Generally two variables, A and B, can be correlated for various reasons. Perhaps A causes B; maybe B causes A. Maybe both are caused by some other variable. Or they each cause the other (circular causality). Or perhaps they just randomly seem to be correlated. Statistics can cast doubt on the last explanation but it's tough to figure out which of the other explanations is right.

On Sampling

All of these statistical results, which tell us that the sample average will converge to the true expected value, are extremely useful, but they crucially hinge on starting from a random sample -- just picking some observations where the decision on which ones to pick is done completely randomly and in a way that is not correlated with any underlying variable.

For example if I want to find out data about a typical New Yorker, I could stand on the street corner and talk with every tenth person walking by – but my results will differ, depending on whether I stand on Wall Street or Canal Street or 42^nd Street or 125^th Street or 180^th Street! The results will differ depending on whether I'm doing this on Friday or Sunday; morning or afternoon or at lunchtime. The results will differ depending on whether I sample in August or December. Even more subtly, the results will differ depending on who is standing there asking people to stop and answer questions (if the person doing the sample is wearing a formal suit or sweatpants, if they're white or black or Hispanic or Asian, if the questionnaire is in Spanish or English, etc).

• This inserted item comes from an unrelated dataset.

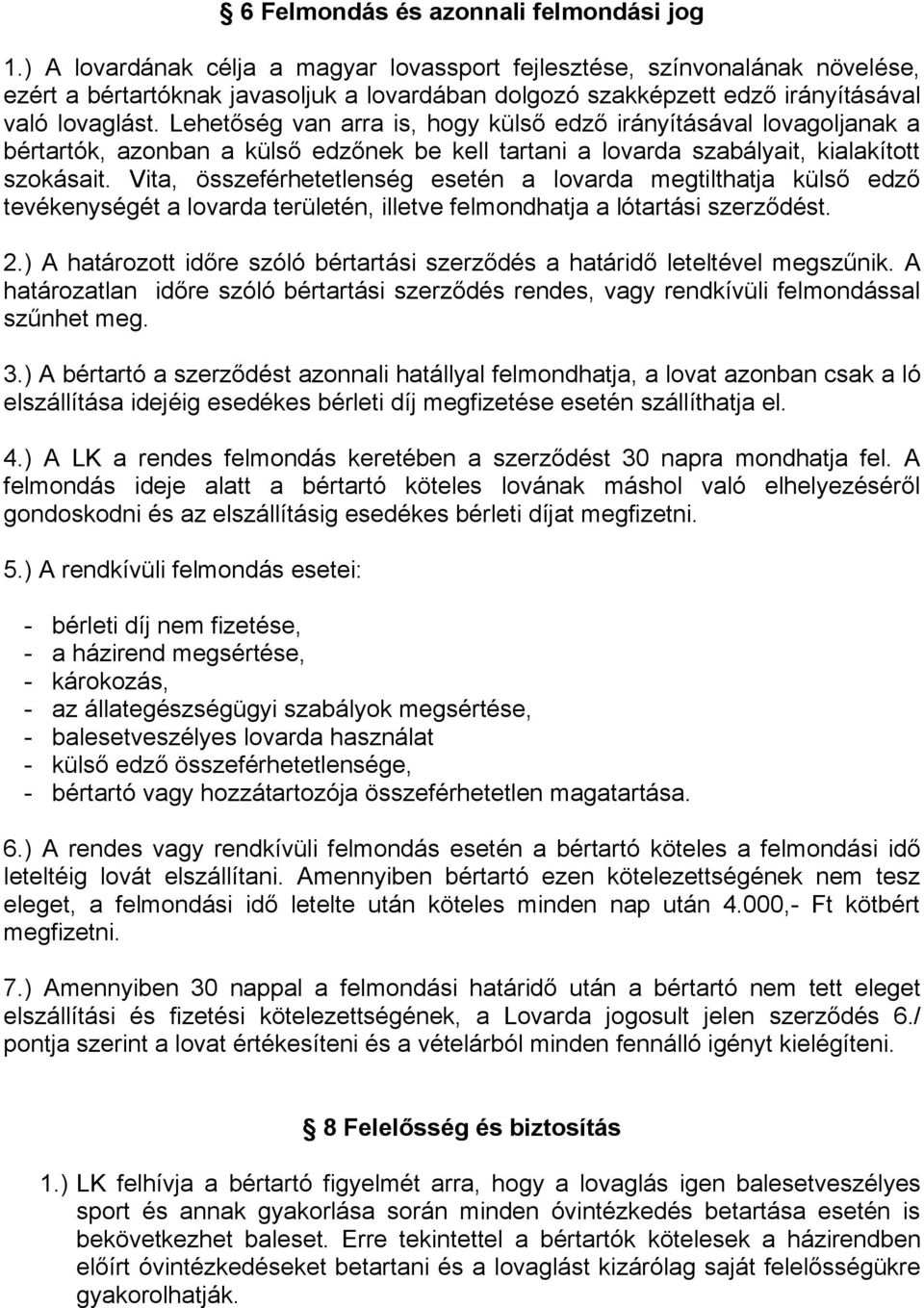 Lehetőség van arra is, hogy külső edző irányításával lovagoljanak a bértartók, azonban a külső edzőnek be kell tartani a lovarda szabályait, kialakított szokásait.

In medical testing the gold standard is "randomized double blind" where, for example, a group of people all get pills but half get a placebo capsule filled with sugar while the other half get the medicine. This is because results differ, depending on what people think they're getting; evaluations differ, depending on whether the examiner thinks the test was done or not. (One study found that people who got pills that they were told were expensive reported better results than people who got pills that were said to be cheap – even though both got placebos.)

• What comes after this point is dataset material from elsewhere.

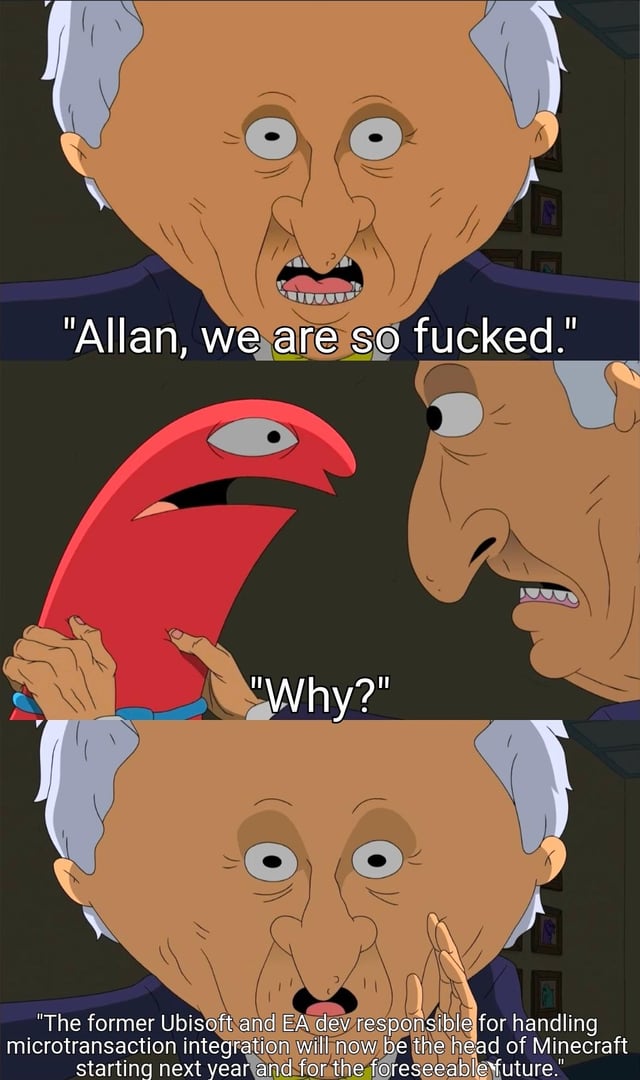 A three-panel animated meme featuring a white-haired character expressing escalating distress. The first panel shows the character with wide eyes and an open mouth, exclaiming, 'Allan, we are so fucked.' In the second panel, the character holds a small, red, crescent-shaped character with a single eye, who responds with a confused 'Why?' The third panel returns to the white-haired character, now with a shocked expression and hand to their face, revealing the cause: 'The former Ubisoft and EA dev responsible for handling microtransaction integration will now be the head of Minecraft starting next year and for the foreseeable future.' The meme satirizes玩家担忧 (player concerns) about potential aggressive microtransaction practices in Minecraft, leveraging the reputation of Ubisoft and EA for implementing such systems.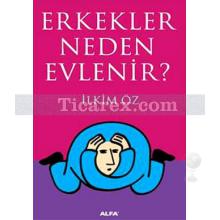 Erkekler Neden Evlenir? | İlkim Öz Tan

Getting a true random sample is tough. Randomly picking telephone numbers doesn't do it since younger people are more likely to have only a mobile number not a land line. Online polls aren't random. Online reviews of a product certainly aren't random. Government surveys such as the ones we've used are pretty good – some smart statisticians worked very hard to ensure that they're a random sample. But even these are not good at estimating, say, the fraction of undocumented immigrants in a population.

There are many cases that are even subtler. This is why most sampling will start by reporting basic demographic information and comparing this to population averages. One of the very first questions to be addressed is, "Are the reported statistics from a representative sample?"